Double check the format of the private key. At present, Fuzzball Slurm integration only supports ecdsa encryption and the key must be added in the format of output from the keyscan command.

SSH Key with Passphrase

If your SSH key is encrypted with a passphrase:

spec:
  orchestrator:
    provisioner:
      slurm:
        enabled: true
        sshHost: "slurm-head.example.com"
        username: "fuzzball-service"
        sshPrivateKeyPem: |
          <full private key in PEM format>
        sshPrivateKeyPassPhrase: "key-passphrase"
        sshHostPublicKey: "10.0.0.4 ecdsa-sha2-nistp256 AAAAE2VjZHNhL...full-public-key="

Configuration Parameters

ParameterTypeRequiredDefaultDescription
enabledbooleanYesfalseEnable the Slurm provisioner
sshHoststringYes-Hostname or IP address of the Slurm head node
sshPortintegerNo22SSH port on the Slurm head node
usernamestringYes-SSH username for authentication
passwordstringNo*-SSH password for password authentication
sshPrivateKeyPemstringNo*-SSH private key in PEM format
sshPrivateKeyPassPhrasestringNo-Passphrase for encrypted SSH private key
sshHostPublicKeystringNo**-SSH host public key for verification
skipHostKeyVerificationbooleanNofalseSkip SSH host key verification (not recommended)
connectionTimeoutintegerNo30SSH connection timeout in seconds (1-120)
binaryPathstringNo-Custom path to Slurm binaries (if not in $PATH)
sudoPathstringNo/usr/bin/sudoPath to sudo binary on compute nodes
optionsmapNo{}Additional Slurm sbatch options

* Either password or sshPrivateKeyPem must be provided for authentication

** Required unless skipHostKeyVerification is true

Advanced Configuration

Custom Binary Path

If Slurm binaries are not in the default $PATH, specify their location:

spec:
  orchestrator:
    provisioner:
      slurm:
        enabled: true
        sshHost: "slurm-head.example.com"
        username: "fuzzball-service"
        password: "secure-password"
        binaryPath: "/opt/slurm/bin"

This affects the following commands:

  • sbatch: Job submission
  • squeue: Job status queries (if sacct is unavailable)
  • scancel: Job cancellation
  • sacct: Job status and accounting (if available)

Connection Timeout

Configure SSH connection timeout for reliability in high-latency environments:

spec:
  orchestrator:
    provisioner:
      slurm:
        enabled: true
        sshHost: "slurm-head.example.com"
        username: "fuzzball-service"
        password: "secure-password"
        connectionTimeout: 60  # Wait up to 60 seconds for SSH connection

Valid range: 1-120 seconds.
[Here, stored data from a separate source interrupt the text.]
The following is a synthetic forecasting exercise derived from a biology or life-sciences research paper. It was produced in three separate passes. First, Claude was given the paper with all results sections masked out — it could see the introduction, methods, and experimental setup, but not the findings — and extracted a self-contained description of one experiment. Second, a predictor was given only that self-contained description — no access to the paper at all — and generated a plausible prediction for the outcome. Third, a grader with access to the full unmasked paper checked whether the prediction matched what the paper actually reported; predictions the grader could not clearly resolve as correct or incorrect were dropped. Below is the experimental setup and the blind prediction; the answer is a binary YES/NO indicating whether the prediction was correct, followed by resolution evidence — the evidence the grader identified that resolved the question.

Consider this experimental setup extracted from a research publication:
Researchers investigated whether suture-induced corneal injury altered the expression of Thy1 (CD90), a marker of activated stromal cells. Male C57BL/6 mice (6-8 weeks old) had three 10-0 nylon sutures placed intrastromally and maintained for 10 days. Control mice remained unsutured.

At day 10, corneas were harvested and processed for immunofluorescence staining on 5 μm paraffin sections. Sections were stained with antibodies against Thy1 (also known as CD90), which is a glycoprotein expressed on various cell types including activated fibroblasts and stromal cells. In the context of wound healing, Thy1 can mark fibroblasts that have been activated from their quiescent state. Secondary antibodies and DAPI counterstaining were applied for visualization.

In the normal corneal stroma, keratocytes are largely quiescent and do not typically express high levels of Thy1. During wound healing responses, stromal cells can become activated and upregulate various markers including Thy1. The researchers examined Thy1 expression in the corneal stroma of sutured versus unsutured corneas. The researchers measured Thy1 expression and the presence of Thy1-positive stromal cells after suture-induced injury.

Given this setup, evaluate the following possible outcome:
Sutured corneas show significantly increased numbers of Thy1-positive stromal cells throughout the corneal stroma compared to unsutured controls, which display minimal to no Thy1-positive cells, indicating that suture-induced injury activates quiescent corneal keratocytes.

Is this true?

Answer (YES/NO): NO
Default: 30 seconds.

Custom Sudo Path

If sudo is installed in a non-standard location on compute nodes:

spec:
  orchestrator:
    provisioner:
      slurm:
        enabled: true
        sshHost: "slurm-head.example.com"
        username: "fuzzball-service"
        password: "secure-password"
        sudoPath: "/usr/local/bin/sudo"

This path is used when executing the Substrate binary on compute nodes.

Slurm Batch Options

You can specify additional Slurm options that will be applied to all submitted jobs:

spec:
  orchestrator:
    provisioner:
      slurm:
        enabled: true
        sshHost: "slurm-head.example.com"
        username: "fuzzball-service"
        password: "secure-password"
        options:
          partition: "compute"        # Default partition for all jobs
          account: "fuzzball-project" # Account to charge
          qos: "normal"               # Quality of Service
          constraint: "haswell"       # Node constraints
          comment: "Fuzzball workflow" # Job comment

Supported Slurm Options

The following standard sbatch options are supported:

OptionDescriptionExample
accountAccount to charge for resources"research-group"
clustersCluster names for multi-cluster federations"cluster1,cluster2"
constraintNode feature constraints"gpu|haswell"
excludeNodes to exclude from allocation"node[01-05]"
partitionPartition for job submission"gpu"
preferPreferred nodes for allocation"node[10-20]"
qosQuality of Service level"high"
reservationReservation name to use"maintenance"
commentJob comment field"Production workflow"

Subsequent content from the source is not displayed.